Re: The Trunk: WebClient-Core-topa.112.mcz

Tobias Pape
Followup 2:

> On 31.10.2017, at 18:03, Tobias Pape <[hidden email]> wrote:
>
> Followup
>> On 31.10.2017, at 17:54, Tobias Pape <[hidden email]> wrote:
>>
>>
>>> On 31.10.2017, at 07:51, monty <[hidden email]> wrote:
>>>
>>>> Sent: Friday, October 27, 2017 at 1:33 PM
>>>> From: "Tobias Pape" <[hidden email]>
>>>> To: "The general-purpose Squeak developers list" <[hidden email]>
>>>> Subject: Re: [squeak-dev] The Trunk: WebClient-Core-topa.112.mcz
>>>>
>>>>
>>>>> On 27.10.2017, at 18:40, monty <[hidden email]> wrote:
>>>>>
>>>>> This series of content decoding changes is not backwards compatible. Existing code that does its own response decoding with the assumption that WebClient won't do it will now double-decode the response--corrupting it. But breaking existing code is probably worth it here because of the gains in intuitiveness and correctness.
>>>>>
>>>>> Is there any way to disable the automatic response decoding?
>>>>
>>>> That's problematic.
>>>> Some conversation was always done, you never ended up with mere Strings/ByteArrays.
>>>>
>>>> This is the old version, that opportunistically applied inflate/deflate:
>>>
>>> Which is part of the HTTP protocol itself and is meant to be applied before transit and removed after in a way that is entirely transparent to the application. By decoding the response content from UTF-8 or some other character encoding, you're directly modifying the content before giving it to the application, and in a way that is permanent and maybe incorrect.
>>>
>>
>> Yes, when the http-header says so?
>>
>> (see https://www.w3.org/Protocols/rfc2616/rfc2616-sec3.html)
>>
>> I don't see why handling the 'content-encoding' (section 3.5, eg, deflate), the 'transfer-encoding' (section 3.6, eg, chunked), and the 'content-type' (section 3.7, with 'charset') headers differently.
>> Actually, it probably should also handle the 'charset' (section 3.4) header, too.
>
>
> Also, the protocol says:
>
> "HTTP/1.1 recipients MUST respect the charset label provided by the sender"


For html (and xml) it is stated that the header takes precedence regardless:

https://www.w3.org/International/questions/qa-html-encoding-declarations.en
"The HTTP header information has the highest priority when it conflicts with in-document declarations […]"


>
>
>>
>> Also, HTTP explicitly says that anything not tagged is to be handled as iso-8859-1, so anything that does _not_ tag in the header but only in the content (say, xml whith utf8) will be problematic.

■ PROVIDED RECORDS ■

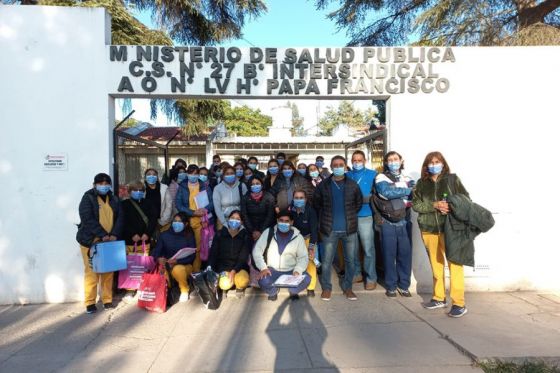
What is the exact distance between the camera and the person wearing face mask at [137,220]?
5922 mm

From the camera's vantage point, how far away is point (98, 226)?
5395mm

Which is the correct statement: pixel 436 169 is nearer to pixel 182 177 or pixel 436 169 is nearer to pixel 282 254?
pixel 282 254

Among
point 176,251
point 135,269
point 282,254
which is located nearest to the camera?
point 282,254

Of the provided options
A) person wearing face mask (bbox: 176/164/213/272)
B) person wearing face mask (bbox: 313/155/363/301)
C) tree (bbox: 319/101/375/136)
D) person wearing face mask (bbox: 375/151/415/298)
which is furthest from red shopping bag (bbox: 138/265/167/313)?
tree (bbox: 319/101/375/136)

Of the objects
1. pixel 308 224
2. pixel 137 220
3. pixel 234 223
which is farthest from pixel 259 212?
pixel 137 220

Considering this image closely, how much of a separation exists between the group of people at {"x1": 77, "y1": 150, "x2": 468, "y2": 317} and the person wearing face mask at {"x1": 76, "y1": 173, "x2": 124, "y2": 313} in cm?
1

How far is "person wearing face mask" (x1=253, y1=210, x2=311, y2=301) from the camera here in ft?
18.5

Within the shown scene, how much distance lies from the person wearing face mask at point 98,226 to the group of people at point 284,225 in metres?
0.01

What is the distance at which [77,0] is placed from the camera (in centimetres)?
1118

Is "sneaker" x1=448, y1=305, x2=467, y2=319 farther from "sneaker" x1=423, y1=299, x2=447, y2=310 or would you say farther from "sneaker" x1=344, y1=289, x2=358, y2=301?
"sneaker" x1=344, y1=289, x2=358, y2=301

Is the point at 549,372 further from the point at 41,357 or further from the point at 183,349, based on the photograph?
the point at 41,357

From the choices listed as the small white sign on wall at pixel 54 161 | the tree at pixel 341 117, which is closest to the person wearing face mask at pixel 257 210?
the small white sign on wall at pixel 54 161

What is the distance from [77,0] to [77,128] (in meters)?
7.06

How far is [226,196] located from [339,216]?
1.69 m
--
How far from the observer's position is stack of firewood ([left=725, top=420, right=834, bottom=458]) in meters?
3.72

■ WHAT THIS EXERCISE ASKS ■
**a)** In the WebClient thread above, restate the paragraph beginning "This series of content decoding changes" more briefly, keeping its main facts.
**b)** Answer these questions from the WebClient thread above:
(i) Which section of RFC 2616 is cited for the 'content-encoding' header?
(ii) According to the quoted protocol statement, what must HTTP/1.1 recipients respect?
(iii) How does HTTP say content without a tag is to be handled?
**c)** Supply the next few sentences of the WebClient thread, continuing from its final line.

■ ANSWERS TO THE EXERCISE ■
**a)** The new content decoding changes are not backwards compatible. Code that decodes responses itself, assuming WebClient does not, will now decode them twice and corrupt them. The break is probably still worthwhile for the gains in intuitiveness and correctness.

**b)**
(i) Section 3.5.
(ii) The charset label provided by the sender.
(iii) As iso-8859-1.

**c)**
>>
>> OTOH, you still are able to retrieve the information from the message.
>>
>> So, say the XML doc says it's utf-8 encoded, you can still ask the message whether the content-type;charset or the charset header already where sent as utf-8, and if not, recode from iso-8859-1.
>>
>>
>>
>>> Please review and merge WebClient-Core-monty.114.mcz.
>>
>> I'll review.
>>
>>
>> Best regards
>> -Tobias
>>
>>
>>
>>>
>>>> ================
>>>> getContentWithProgress: progressBlockOrNil
>>>> "Reads available content and returns it."
>>>>
>>>> | length result |
>>>> length := self contentLength.
>>>> result := (stream isBinary ifTrue:[ ByteArray ] ifFalse: [ ByteString ])
>>>> new: (length ifNil: [ 1000 ])
>>>> streamContents: [ :outputStream |
>>>> self
>>>> streamFrom: stream
>>>> to: outputStream
>>>> size: length
>>>> progress: progressBlockOrNil ].
>>>> (self headerAt: 'content-encoding') = 'gzip' ifFalse: [ ^result ].
>>>> ^(GZipReadStream on: result) upToEnd
>>>> =================
>>>>
>>>>
>>>> Maybe we need a plain "get me the bytes" variant.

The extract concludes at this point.